Loop Parallelization Techniques for FPGA Accelerator Synthesis

Current tools for High-Level Synthesis (HLS) excel at exploiting Instruction-Level Parallelism (ILP). The support for Data-Level Parallelism (DLP), one of the key advantages of Field programmable Gate Arrays (FPGAs), is in contrast very limited. This work examines the exploitation of DLP on FPGAs using code generation for C-based HLS of image filters and streaming pipelines. In addition to well-known loop tiling techniques, we propose loop coarsening, which delivers superior performance and scalability. Loop tiling corresponds to splitting an image into separate regions, which are then processed in parallel by replicated accelerators. For data streaming, this also requires the generation of glue logic for the distribution of image data. Conversely, loop coarsening allows processing multiple pixels in parallel, whereby only the kernel operator is replicated within a single accelerator.
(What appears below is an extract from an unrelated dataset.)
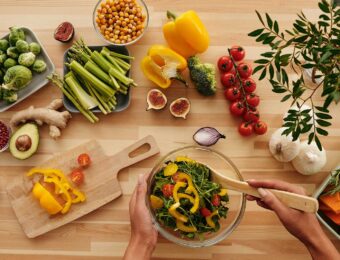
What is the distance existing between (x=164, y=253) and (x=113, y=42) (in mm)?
1165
We present concrete implementations of tiling and coarsening for Vivado HLS and Altera OpenCL. Furthermore, we present a comparison of our implementations to the keyword-driven parallelization support provided by the Altera Offline Compiler. We augment the FPGA back end of the heterogeneous Domain-Specific Language (DSL) framework HIPAcc to generate loop coarsening implementations for Vivado HLS and Altera OpenCL. Moreover, we compare the resulting FPGA accelerators to highly optimized software implementations for Graphics Processing Units (GPU), all generated from exactly the same code base.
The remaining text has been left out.